Now, we MUST make sure everything is in the correct units before we solve!

PRESSURE (P): The unit of pressure must be in units of ATM. The units of pressure can be given in many different units. However, to use the Ideal Gas Law, the best unit to use is called an atmosphere, written "ATM." Here is how to convert from other units of pressure to ATM:

1 ATM = 14.6959488 pounds per square inch (psi)

1 ATM = 29.9246899 inches of Mercury (in Hg)

1 ATM = 760 mm mercury (mm Hg)

1 ATM = 760 torr (torr)

1 ATM = 101,325 pascals (Pa)

1 ATM = 101.325 kilopascals (kPa)

1 ATM = 1.01325 bar (bar)

If you see any of these other units of pressure being used, convert them to ATM using the factor given above.

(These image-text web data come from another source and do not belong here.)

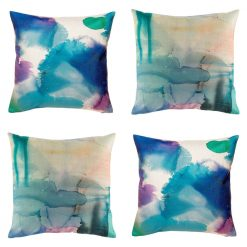 Four cushion covers with tie dyed blue prints
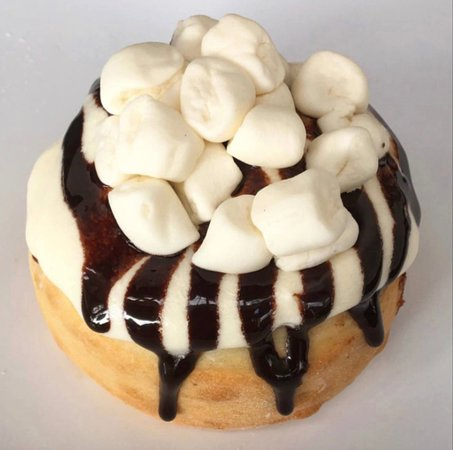 Orange Creamsicle Roll made with Orange Cream Frosting, Marshmallows, and Chocolate Sauce!
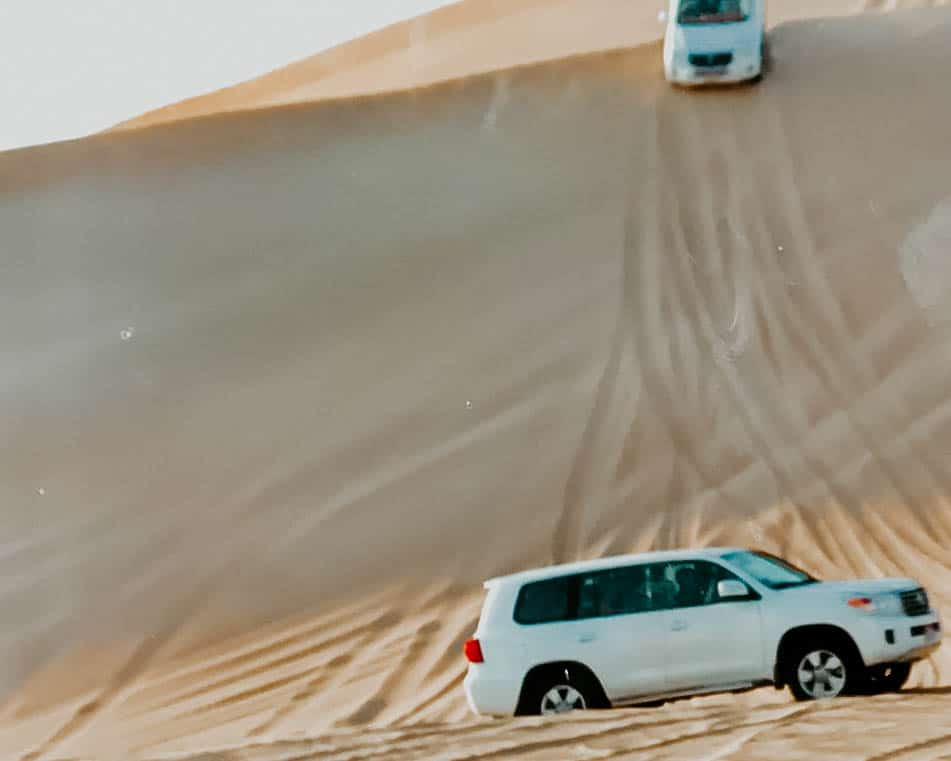 cars going down a sand dune during my Abu Dhabi day trip from Dubai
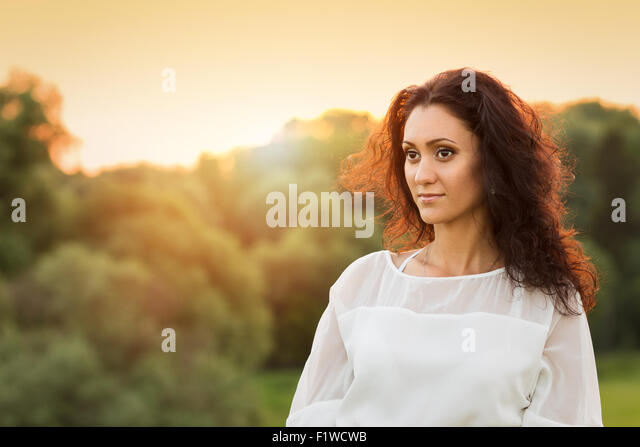Young gorgeous lady in white dress in sunset beams. Beauty woman with dark hair looking aside. Image with copy space. - Stock Image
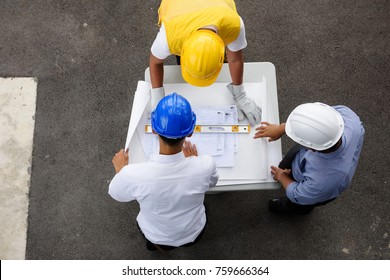 Top view of engineering team of site manager, field engineer and foreman looking at  constructed paper blueprint plans at construction site. Business Concept for team work of heavy industry.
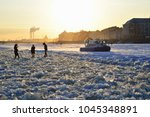 Small photo of Rescue hovercraft MOE at sunset warns pedestrians about the danger of crossing the Neva river on the ice in March in Saint-Petersburg.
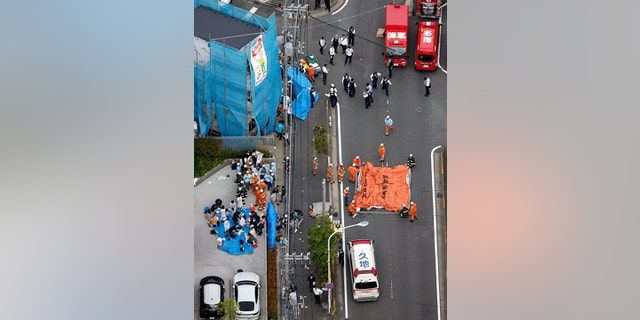 The scene of the attack Tuesday morning in Kawasaki City, Japan. (Jun Hirata/Kyodo News via AP)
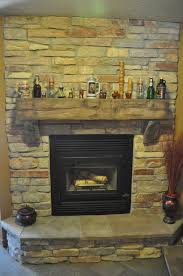 Railroad Tie Mantle stones fireplace with barn beam mantle and natural stone j&n stone 8818 by xevi.us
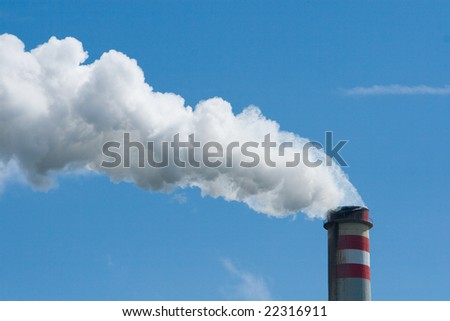 smoking smokestack with blue sky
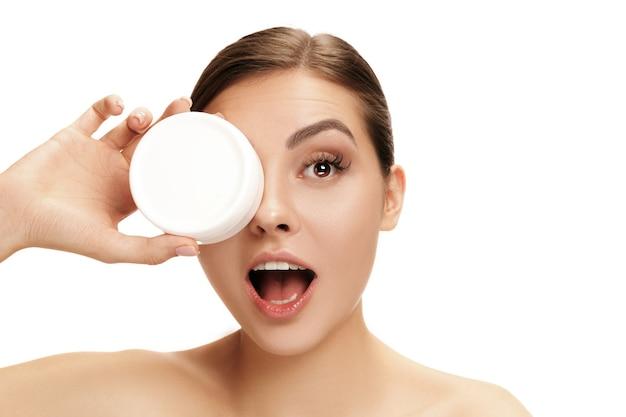 Mulher bonita se preparando para começar o dia aplicando creme hidratante no rosto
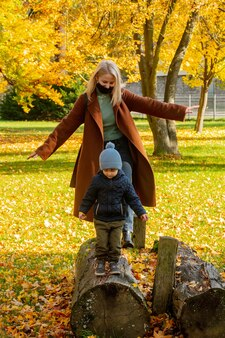 Mather and son are playing in the park in autumn
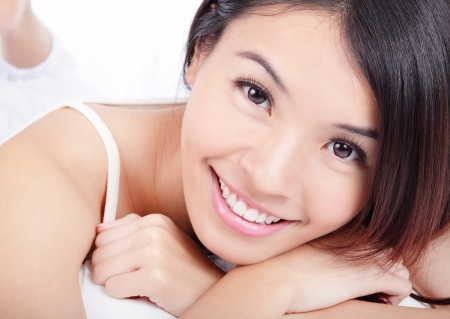 close up of Beautiful young woman smiling face with health teeth. Isolated over white background, model is a asian beauty photo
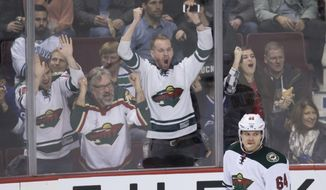 Fans celebrate after Minnesota Wild's Mikael Granlund, of Finland, scored his third goal against the Vancouver Canucks, during the third period of an NHL hockey game Saturday, Feb. 4, 2017, in Vancouver, British Columbia. (Darry Dyck/The Canadian Press via AP)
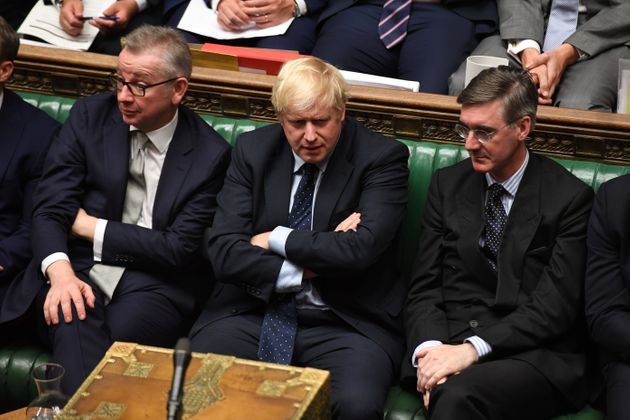 Britain's Prime Minister Boris Johnson, Chancellor of the Duchy of Lancaster Michael Gove (L), and leader...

--For example, if the problem give the pressure as 30.2 in Hg, do this:

30.2 in Hg ÷ 29.9247 in Hg/ATM = 1.009 ATM

-VOLUME (V): The volume must be in units of liters (L). Here are is the conversion from some other standard units of volume:

1 L = 1000 milliliters (mL)

1 L = 1000 cubic centimeters (cm3)

1 L = 1 cubic decimeter (dm3)

1 L = 0.001 cubic meters (m3)

1 L = 0.264172051 US gallons (G)

1 L = 1.0566882 US quarts (Q)

--For example, if the volume is 1 gallon, do this:

1 gallon ÷ 0.26417 G/L = 3.785 L

-NUMBER OF MOLES (n): The number of moles must be in units of moles. If not given in terms of moles, the most common way is to give it in number of grams. To go from grams to moles, divide the number of grams by the molar mass (MM) of the substance. Use the Periodic Table to calculate the molar mass.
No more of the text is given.